I'm trying to calculate $$\displaystyle\lim_{(\Delta x,\Delta y)\to(0,0)} \frac{\Delta x(\sin (\Delta y) -\Delta y)}{\sqrt{((\Delta x)^2+(\Delta y)^2})^3} $$ to tell if the following function is differentiable at $(0,0)$: $f(x,y)=\frac{x(\sin y-y)}{x^2+y^2} $ is $(x,y)\neq (0,0)$, else $0$. I was trying to determine this using the definition of differentiability $f(x_0+\Delta x, y_0+\Delta y)-f(x_0,y_0)=f_x(x_0,y_0)\Delta x +f_y(x_0,y_0)\Delta y +\epsilon\sqrt{(\Delta x)^2+(\Delta y)^2} $ where $\epsilon(\Delta x,\Delta y)\to 0$ when $\Delta x,\Delta y\to 0$.

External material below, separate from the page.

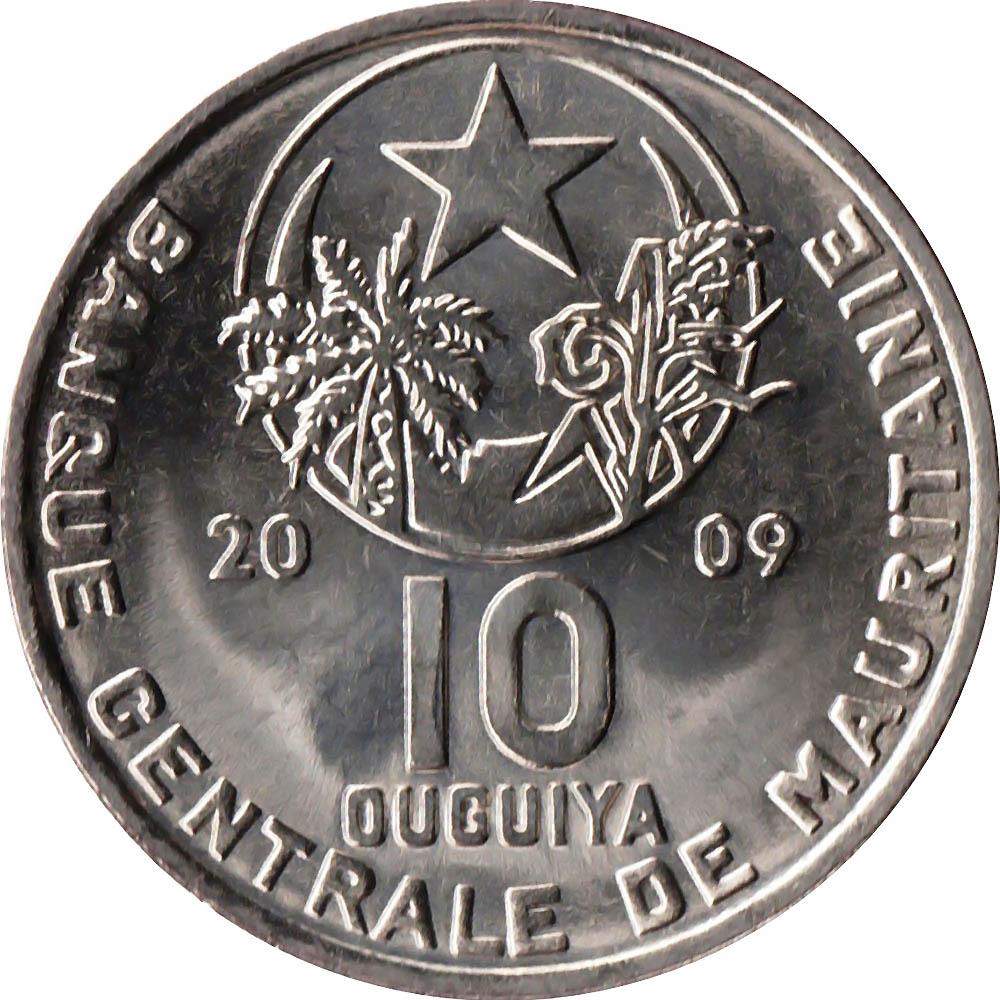 Mauritania World Coins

I would be happy to hear your thoughts. Thanks in advance :)
Note that
$$\frac{x(\sin (x-y))}{\sqrt{(x^2+y^2)^3}}=\frac{\sin (x-y)}{x-y}\frac{x(x-y)}{\sqrt{(x^2+y^2)^3}}\to 0$$
indeed
$$\frac{\sin (x-y)}{x-y}\to 1$$
and
$$\frac{x(x-y)}{\sqrt{(x^2+y^2)^3}}=\frac{\rho^2(\cos^2 \theta-\sin \theta\cos \theta)}{\rho\sqrt{\rho}}=\sqrt{\rho}(\cos^2 \theta-\sin \theta\cos \theta)\to 0$$